Hi! I am new to Pytorch and distributed learning. I am currently training a RL model using 4 GPUs on the server for an embodied navigation task. I process the visual information using pretrained MobileNet v2 model from Torchvision.

I wrap the visual network in using DataParallel, and the visual network is included in the final actor-critic model. However, when I export the final model to onnx, it gave an error a NoneType error when reading.

I read from other posts and understand that if I wrap the final model into DataParallel, I could call the module attribute. However, I don’t know what exactly I should do when part of the model is wrapped in DataParallel and I couldn’t find similar issues online.

Hey @Kevin57, could you please create an issue on PyTorch github with the error log? And please also add an onnx label to that issue. Thanks!

I read from other posts and understand that if I wrap the final model into DataParallel, I could call the module attribute. However, I don’t know what exactly I should do when part of the model is wrapped in DataParallel and I couldn’t find similar issues online.

Could you please show a code snippet? Is it sth like:

class MyModule(nn.Module):
  def __init__(self):
    self.l1 = nn.Linear(20, 20)
    self.l2 = DataParallel(nn.Linear(20, 20))

If this is the case, does the following work?

net = MyModule()
net.l2.module # this should returns the non-DataParallel linear module 

cc @VitalyFedyunin

Hi! Thank you for your response! I have submitted an issue on PyTorch but I am not able to add a label. The name is DataParallel to ONNX.

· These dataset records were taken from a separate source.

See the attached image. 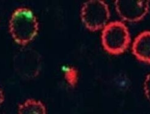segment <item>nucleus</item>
<instances>
[{
    "instance_id": "1",
    "label": "nucleus",
    "mask_w": 150,
    "mask_h": 114,
    "mask_svg": "<svg viewBox=\"0 0 150 114\" xmlns=\"http://www.w3.org/2000/svg\"><path fill=\"white\" fill-rule=\"evenodd\" d=\"M39 23L33 11L21 7L12 12L9 22V31L12 38L18 45L25 46L38 34Z\"/></svg>"
},
{
    "instance_id": "2",
    "label": "nucleus",
    "mask_w": 150,
    "mask_h": 114,
    "mask_svg": "<svg viewBox=\"0 0 150 114\" xmlns=\"http://www.w3.org/2000/svg\"><path fill=\"white\" fill-rule=\"evenodd\" d=\"M101 42L104 50L110 54H121L131 42L129 29L123 22L120 21L108 23L102 30Z\"/></svg>"
},
{
    "instance_id": "3",
    "label": "nucleus",
    "mask_w": 150,
    "mask_h": 114,
    "mask_svg": "<svg viewBox=\"0 0 150 114\" xmlns=\"http://www.w3.org/2000/svg\"><path fill=\"white\" fill-rule=\"evenodd\" d=\"M110 16L108 6L100 0H90L83 3L80 11L81 22L91 31L103 29Z\"/></svg>"
},
{
    "instance_id": "4",
    "label": "nucleus",
    "mask_w": 150,
    "mask_h": 114,
    "mask_svg": "<svg viewBox=\"0 0 150 114\" xmlns=\"http://www.w3.org/2000/svg\"><path fill=\"white\" fill-rule=\"evenodd\" d=\"M13 68L22 78L26 80L35 79L42 68L41 56L33 49H20L13 58Z\"/></svg>"
},
{
    "instance_id": "5",
    "label": "nucleus",
    "mask_w": 150,
    "mask_h": 114,
    "mask_svg": "<svg viewBox=\"0 0 150 114\" xmlns=\"http://www.w3.org/2000/svg\"><path fill=\"white\" fill-rule=\"evenodd\" d=\"M115 6L117 14L123 21L137 22L147 15L149 10V1L146 0H117L115 2Z\"/></svg>"
},
{
    "instance_id": "6",
    "label": "nucleus",
    "mask_w": 150,
    "mask_h": 114,
    "mask_svg": "<svg viewBox=\"0 0 150 114\" xmlns=\"http://www.w3.org/2000/svg\"><path fill=\"white\" fill-rule=\"evenodd\" d=\"M132 52L140 62L150 64V31H143L135 38Z\"/></svg>"
},
{
    "instance_id": "7",
    "label": "nucleus",
    "mask_w": 150,
    "mask_h": 114,
    "mask_svg": "<svg viewBox=\"0 0 150 114\" xmlns=\"http://www.w3.org/2000/svg\"><path fill=\"white\" fill-rule=\"evenodd\" d=\"M17 114H47L45 104L39 100L28 99L18 106Z\"/></svg>"
},
{
    "instance_id": "8",
    "label": "nucleus",
    "mask_w": 150,
    "mask_h": 114,
    "mask_svg": "<svg viewBox=\"0 0 150 114\" xmlns=\"http://www.w3.org/2000/svg\"><path fill=\"white\" fill-rule=\"evenodd\" d=\"M64 77L67 84L71 87H74L79 81V72L73 66L67 67L64 71Z\"/></svg>"
},
{
    "instance_id": "9",
    "label": "nucleus",
    "mask_w": 150,
    "mask_h": 114,
    "mask_svg": "<svg viewBox=\"0 0 150 114\" xmlns=\"http://www.w3.org/2000/svg\"><path fill=\"white\" fill-rule=\"evenodd\" d=\"M144 89L145 95L147 99L150 102V73L147 75L145 78L144 84Z\"/></svg>"
},
{
    "instance_id": "10",
    "label": "nucleus",
    "mask_w": 150,
    "mask_h": 114,
    "mask_svg": "<svg viewBox=\"0 0 150 114\" xmlns=\"http://www.w3.org/2000/svg\"><path fill=\"white\" fill-rule=\"evenodd\" d=\"M4 99H5V96H4V93L3 90L1 86H0V106L4 103Z\"/></svg>"
},
{
    "instance_id": "11",
    "label": "nucleus",
    "mask_w": 150,
    "mask_h": 114,
    "mask_svg": "<svg viewBox=\"0 0 150 114\" xmlns=\"http://www.w3.org/2000/svg\"><path fill=\"white\" fill-rule=\"evenodd\" d=\"M0 114H6V113H0Z\"/></svg>"
}]
</instances>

For the code snippet, I think this is a similar example to mine! I tried to use something like net.ls.module in your code snippet, but it does not work and it gives me the following error message:

File “/home/qi/mlagents_gesthor/ml-agents/mlagents/trainers/torch/model_serialization.py”, line 119, in export_policy_model
self.policy.actor_critic.module,
File “/home/qi/gesthor/lib/python3.8/site-packages/torch/nn/modules/module.py”, line 778, in getattr
raise ModuleAttributeError("’{}’ object has no attribute ‘{}’".format(
torch.nn.modules.module.ModuleAttributeError: ‘SeparateActorCritic’ object has no attribute ‘module’

where SeparateActorCritic is similar to net in your code snippet.